Whilst decreasing should use a more scientific method, maybe by taking the mean or median between episodes, it currently uses a simple approach of skipping out episodes. For example, if the 100 episode TV series was reduced to 50 rows, it would show every other episode.
heatmap = data[data["season"] <= 99][["series", "row", "rating"]].pivot(index = "row", columns = "series", values = "rating")
def plot_func(df, size = None, square = False, linewidth = 0.0):
# Use the previously defined function to create a new normalised data frame
df = norm_fill(df, size)
# I then use the matplotlib TwoSlopeNorm function to create a diverging color palette. This allows me to have a two colored gradiant from medium to highly rated.
# The lowest value is 6 (any ratings below 6 will have the same color) and the maximum value is 10, as no rating can exceed this. I then set the centre (where the colors start to change) as 7.5.
divnorm = TwoSlopeNorm(vmin=6, vcenter=7.5, vmax=10)
cmap = sns.diverging_palette(50, 200, 50, 50, as_cmap=True)
# I then create the plot, with a figure size of 16 by 8 and add the titles and labels.
fig,ax = plt.subplots(1,1,figsize=(16,8))
_ = sns.heatmap(df.T, cmap = cmap, linewidth = linewidth, cbar_kws={"shrink" : 0.6}, square = square, norm = divnorm, ax = ax)
_ = _.set(ylabel = None, xlabel = "Episodes", xticklabels = [], title="Ratings per episode")

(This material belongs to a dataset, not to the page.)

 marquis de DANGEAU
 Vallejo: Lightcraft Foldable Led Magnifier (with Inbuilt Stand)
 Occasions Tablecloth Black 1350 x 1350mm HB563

# I then adjust the plot sightly as this seems to fit better
ax.figure.subplots_adjust(left = 0.2)
# Finally, I amend the color labels. Rather than show ratings 6 to 10, I display the words "medium rated" and "highly rated" in the middle of the colors.
colorbar = ax.collections[0].colorbar
colorbar.set_ticks([6.75,9])
colorbar.set_ticklabels(['medium rated','highly rated'])
plt.show()
plot_func(heatmap)
I like this plot. You can easily see which TV series has more episodes, through the thickness of each bar (the thicker each bar is, the fewer number of episodes there is). You can also easily see if a series as consistently been good or bad, or changed nearer it’s end.
Friends, as expected is the most consistently highly rated, with maybe just one medium rated episode. The Good Place is highly rated, but with fewer episodes. Brooklyn-Nine-Nine has only a few medium rated episodes, but is still going well and hasn’t finished it’s run. The Big Bang Theory however started it’s run of medium rated episodes before Modern Family did and you can also see their unaired pilot being rated fairly low too.
As much as I like this visualization, I feel we can utilize the
norm_fill
function to provide a cleaner, squarer plot. I use the exact
same plot as above, however I use norm_fill with a size of 40, with the
Square = True
and linewidth = 0.5
.
heatmap = data[data["season"] <= 99][["series", "row", "rating"]].pivot(index = "row", columns = "series", values = "rating")
plot_func(heatmap, size = 40, square = True, linewidth = 0.5)
And there we have it. My final visualization of how highly rated each TV Series is and how it changes over their seasons, along with a code that is reusable and easily changeable to show other TV Series. Not bad for under 130 lines of code (excluding comments)… on that note, just how bad were the final few episodes of Game of Thrones?